I suspect, but have not yet confirmed, that this problem is being exacerbated by backend being declared in the provider schema as being represented as a set of objects. Because the set data structure coalesces equal elements together into a single element, that coalescing behavior can potentially imply a sensitive value even without directly disclosing it, and so to be safe Terraform just considers a set to be entirely sensitive if anything inside it is sensitive. If that's true, we may not have a clear technical compromise here and so may need to decide between the old behavior that risks exposing dynamically-sensitive values in some cases vs. this new behavior which is overly-conservative but will never disclose nested dynamically-sensitive values.

jbardin commented 1 year ago

@apparentlymart, just to make sure I was clear in my summary above, the old behavior was hiding the entire block if it were dynamically marked sensitive (there are tests for that), but that's not something which is easily done (is it even possible in configuration, maybe via dynamic with a sensitive for_each?). The block values were not themselves marked as sensitive, and only contained some null sensitive attributes. The new renderer takes the literal behavior as described in the wording of the message, At least one attributes in this block is (or was) sensitive, so its contents will not be displayed and hid the entire block.

THE TASK -
In the Terraform discussion above, what does the set data structure do with equal elements that can imply a sensitive value without directly disclosing it?

GIVEN INFORMATION -
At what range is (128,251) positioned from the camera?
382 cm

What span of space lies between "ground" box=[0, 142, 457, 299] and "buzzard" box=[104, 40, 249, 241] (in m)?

EXERCISE RESPONSE -
It coalesces equal elements together into a single element.